What the exercise asks :: Write out all of the lines below, exactly and completely.

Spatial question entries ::
>>>>

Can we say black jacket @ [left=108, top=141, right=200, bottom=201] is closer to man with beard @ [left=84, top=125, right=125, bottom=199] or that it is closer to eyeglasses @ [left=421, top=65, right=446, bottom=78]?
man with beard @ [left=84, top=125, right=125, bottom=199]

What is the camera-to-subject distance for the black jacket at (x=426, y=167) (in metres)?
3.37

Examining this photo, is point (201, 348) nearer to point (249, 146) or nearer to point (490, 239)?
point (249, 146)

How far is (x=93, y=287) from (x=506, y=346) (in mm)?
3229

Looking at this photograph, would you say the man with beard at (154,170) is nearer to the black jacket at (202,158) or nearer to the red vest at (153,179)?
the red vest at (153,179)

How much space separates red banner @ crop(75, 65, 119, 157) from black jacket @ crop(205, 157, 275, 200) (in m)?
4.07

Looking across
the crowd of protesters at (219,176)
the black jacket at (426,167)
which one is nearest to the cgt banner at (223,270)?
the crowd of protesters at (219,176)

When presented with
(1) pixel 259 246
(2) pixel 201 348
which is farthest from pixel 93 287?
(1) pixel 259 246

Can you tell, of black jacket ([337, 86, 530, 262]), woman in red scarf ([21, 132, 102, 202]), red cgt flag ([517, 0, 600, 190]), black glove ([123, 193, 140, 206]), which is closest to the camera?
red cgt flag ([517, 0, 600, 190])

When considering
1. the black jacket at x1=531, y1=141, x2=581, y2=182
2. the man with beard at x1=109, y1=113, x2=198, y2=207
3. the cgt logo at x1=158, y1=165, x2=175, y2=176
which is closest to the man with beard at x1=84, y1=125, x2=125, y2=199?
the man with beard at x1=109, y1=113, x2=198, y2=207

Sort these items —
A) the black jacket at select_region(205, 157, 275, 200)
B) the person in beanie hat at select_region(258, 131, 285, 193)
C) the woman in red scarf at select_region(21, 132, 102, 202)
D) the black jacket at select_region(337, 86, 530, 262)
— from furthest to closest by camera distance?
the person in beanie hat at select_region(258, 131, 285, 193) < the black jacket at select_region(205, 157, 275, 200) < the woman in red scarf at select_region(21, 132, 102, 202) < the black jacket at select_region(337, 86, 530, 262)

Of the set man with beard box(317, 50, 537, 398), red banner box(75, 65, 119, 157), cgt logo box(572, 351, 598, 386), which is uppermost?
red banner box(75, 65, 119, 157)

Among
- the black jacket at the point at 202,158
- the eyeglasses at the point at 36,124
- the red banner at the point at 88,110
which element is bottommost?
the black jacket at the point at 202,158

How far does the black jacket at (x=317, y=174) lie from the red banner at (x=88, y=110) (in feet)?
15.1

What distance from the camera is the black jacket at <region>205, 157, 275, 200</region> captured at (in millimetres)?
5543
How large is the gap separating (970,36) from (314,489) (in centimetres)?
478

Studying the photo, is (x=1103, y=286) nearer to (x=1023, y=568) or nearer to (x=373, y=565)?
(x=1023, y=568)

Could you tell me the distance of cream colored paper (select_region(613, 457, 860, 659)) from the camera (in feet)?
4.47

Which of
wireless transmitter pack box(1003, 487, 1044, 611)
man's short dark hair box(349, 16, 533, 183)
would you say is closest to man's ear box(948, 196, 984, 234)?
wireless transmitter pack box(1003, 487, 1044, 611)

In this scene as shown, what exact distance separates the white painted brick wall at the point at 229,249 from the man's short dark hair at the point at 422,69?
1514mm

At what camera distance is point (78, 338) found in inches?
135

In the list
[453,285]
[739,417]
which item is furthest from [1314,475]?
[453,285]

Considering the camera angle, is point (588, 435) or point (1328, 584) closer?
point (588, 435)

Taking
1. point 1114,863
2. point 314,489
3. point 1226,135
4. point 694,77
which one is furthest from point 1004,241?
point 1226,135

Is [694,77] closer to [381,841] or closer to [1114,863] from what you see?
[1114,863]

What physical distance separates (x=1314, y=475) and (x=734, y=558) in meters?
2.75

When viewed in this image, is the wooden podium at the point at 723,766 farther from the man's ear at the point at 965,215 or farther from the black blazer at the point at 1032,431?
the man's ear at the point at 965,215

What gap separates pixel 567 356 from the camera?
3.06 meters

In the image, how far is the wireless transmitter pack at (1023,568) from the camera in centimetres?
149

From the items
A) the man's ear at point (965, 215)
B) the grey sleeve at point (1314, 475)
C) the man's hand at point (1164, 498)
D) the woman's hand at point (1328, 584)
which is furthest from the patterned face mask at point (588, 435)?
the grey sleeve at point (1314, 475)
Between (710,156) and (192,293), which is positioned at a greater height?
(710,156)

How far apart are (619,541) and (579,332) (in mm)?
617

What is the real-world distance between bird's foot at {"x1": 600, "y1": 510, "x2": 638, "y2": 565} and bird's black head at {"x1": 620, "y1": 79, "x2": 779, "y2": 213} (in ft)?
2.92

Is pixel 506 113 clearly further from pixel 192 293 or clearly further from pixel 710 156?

<<<<

Reply ::
Can we say black jacket @ [left=108, top=141, right=200, bottom=201] is closer to man with beard @ [left=84, top=125, right=125, bottom=199] or that it is closer to eyeglasses @ [left=421, top=65, right=446, bottom=78]?
man with beard @ [left=84, top=125, right=125, bottom=199]

What is the camera-to-subject distance for the black jacket at (x=426, y=167) (in metres)?
3.37

Examining this photo, is point (201, 348) nearer to point (249, 146) or nearer to point (490, 239)?
point (249, 146)

How far is (x=93, y=287) from (x=506, y=346) (in mm)?
3229

Looking at this photograph, would you say the man with beard at (154,170) is nearer to the black jacket at (202,158) or nearer to the red vest at (153,179)?
the red vest at (153,179)

How much space separates red banner @ crop(75, 65, 119, 157) from black jacket @ crop(205, 157, 275, 200) (in m)?
4.07

Looking across
the crowd of protesters at (219,176)
the black jacket at (426,167)
which one is nearest to the cgt banner at (223,270)?
the crowd of protesters at (219,176)

When presented with
(1) pixel 259 246
(2) pixel 201 348
which is farthest from pixel 93 287?
(1) pixel 259 246

Can you tell, of black jacket ([337, 86, 530, 262]), woman in red scarf ([21, 132, 102, 202]), red cgt flag ([517, 0, 600, 190]), black glove ([123, 193, 140, 206]), which is closest to the camera?
red cgt flag ([517, 0, 600, 190])

When considering
1. the black jacket at x1=531, y1=141, x2=581, y2=182
2. the man with beard at x1=109, y1=113, x2=198, y2=207
3. the cgt logo at x1=158, y1=165, x2=175, y2=176
which is closest to the man with beard at x1=84, y1=125, x2=125, y2=199?
the man with beard at x1=109, y1=113, x2=198, y2=207

Sort these items —
A) the black jacket at select_region(205, 157, 275, 200)
B) the person in beanie hat at select_region(258, 131, 285, 193)
C) the woman in red scarf at select_region(21, 132, 102, 202)
D) the black jacket at select_region(337, 86, 530, 262)
— from furthest to closest by camera distance?
the person in beanie hat at select_region(258, 131, 285, 193) < the black jacket at select_region(205, 157, 275, 200) < the woman in red scarf at select_region(21, 132, 102, 202) < the black jacket at select_region(337, 86, 530, 262)

Of the set man with beard box(317, 50, 537, 398), red banner box(75, 65, 119, 157), cgt logo box(572, 351, 598, 386), which is uppermost?
red banner box(75, 65, 119, 157)

Among
- the black jacket at the point at 202,158
- the eyeglasses at the point at 36,124
- the red banner at the point at 88,110
which element is bottommost?
the black jacket at the point at 202,158

How far does the black jacket at (x=317, y=174) lie from the red banner at (x=88, y=110) (in feet)?
15.1

What distance from the camera is the black jacket at <region>205, 157, 275, 200</region> captured at (in millimetres)?
5543
How large is the gap separating (970,36) from (314,489) (in centimetres)?
478

Studying the photo, is (x=1103, y=286) nearer to (x=1023, y=568) or nearer to (x=373, y=565)?
(x=1023, y=568)

Could you tell me the distance of cream colored paper (select_region(613, 457, 860, 659)) from the camera (in feet)?
4.47

Which of
wireless transmitter pack box(1003, 487, 1044, 611)
man's short dark hair box(349, 16, 533, 183)
would you say is closest to man's ear box(948, 196, 984, 234)?
wireless transmitter pack box(1003, 487, 1044, 611)

In this scene as shown, what exact distance separates the white painted brick wall at the point at 229,249 from the man's short dark hair at the point at 422,69?
1514mm

At what camera distance is point (78, 338) found in inches?
135

In the list
[453,285]
[739,417]
which item is furthest from [1314,475]?
[453,285]

Considering the camera angle, is point (588, 435) or point (1328, 584) closer?
point (588, 435)

Taking
1. point 1114,863
2. point 314,489
3. point 1226,135
4. point 694,77
which one is furthest from point 1004,241?
point 1226,135

Is [694,77] closer to [381,841] or closer to [1114,863] from what you see?
[1114,863]

What physical distance separates (x=1314, y=475) and (x=734, y=558) in meters?
2.75

When viewed in this image, is the wooden podium at the point at 723,766 farther from the man's ear at the point at 965,215 or farther from the black blazer at the point at 1032,431?
the man's ear at the point at 965,215

What gap separates pixel 567 356 from the camera?
3.06 meters

In the image, how far is the wireless transmitter pack at (1023,568) from the camera in centimetres?
149

From the items
A) the man's ear at point (965, 215)
B) the grey sleeve at point (1314, 475)
C) the man's hand at point (1164, 498)
D) the woman's hand at point (1328, 584)
which is furthest from the patterned face mask at point (588, 435)?
the grey sleeve at point (1314, 475)
Between (710,156) and (192,293), which is positioned at a greater height?
(710,156)

How far apart are (619,541) and (579,332) (in mm)?
617

What is the real-world distance between bird's foot at {"x1": 600, "y1": 510, "x2": 638, "y2": 565} and bird's black head at {"x1": 620, "y1": 79, "x2": 779, "y2": 213} (in ft)?
2.92

Is pixel 506 113 clearly further from pixel 192 293 or clearly further from pixel 710 156?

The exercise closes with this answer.